Войдя, он отпрянул к двери. Его прошиб пот, хотя вроде ничего не изменилось. Нисколько не изменилось. В ванной комнате снова горел свет, который он потушил сегодня ночью. И в раковине опять журчала вода, а ведь кран он основательно закрутил!
Гольдмах быстро прошел в комнату. Вытряхнул из пакета дамскую сумку. Обратил внимание, что в комнате тоже ничего не изменилось, только запах духов почти выветрился. Значит, девушка не возвращалась домой. Еще раз внимательно рассмотрел открытку с пухленькой девочкой в матросском платьице на фоне гор. Надпись по-немецки значила: «С днем ангела!»
За окном раздалась милицейская сирена.
Он бросился к окну. Во двор въехали две милицейские машины. Они окружили его «мерседес». Пять человек в форме бежали к подъезду. Двое остались караулить машину Гольдмаха.

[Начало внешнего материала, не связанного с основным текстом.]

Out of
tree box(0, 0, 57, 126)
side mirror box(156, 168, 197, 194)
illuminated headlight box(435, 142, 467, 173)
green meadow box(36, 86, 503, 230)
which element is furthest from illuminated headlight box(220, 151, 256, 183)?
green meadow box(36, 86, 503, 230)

— В чем дело? — прохрипел Миша и не узнал своего голоса.
Он мгновенно сообразил, что за ним началась охота, что квартира Тани Семеновой, как он и предполагал, — ловушка. Но что ему можно предъявить? Он чист перед людьми и перед законом! Да, он находится в чужой квартире, но его пригласила сюда хозяйка. Имеется доказательство — запись автоответчика! И он, в конце концов, ничего не украл! А надувная кукла в ванне — это разве криминал?
«А почему я уверен, что там до сих пор плавает кукла?» — осенило его.
Оставались считанные секунды до появления милиционеров, когда Гольдмах рванул на себя дверь ванной комнаты и вскрикнул. Вместо куклы в воде лежала девушка в красном брючном костюме, с меховым воротничком и манжетами. Ее ярко-рыжие волосы свисали с бортика ванны. Остекленевшие голубые глаза смотрели в потолок. В зеркальном потолке плавал еще один труп девушки.
Бывшую любовницу Салмана он узнал сразу, несмотря на то что видел ее всего несколько раз, три года назад. И тогда ее волосы были совсем другого цвета.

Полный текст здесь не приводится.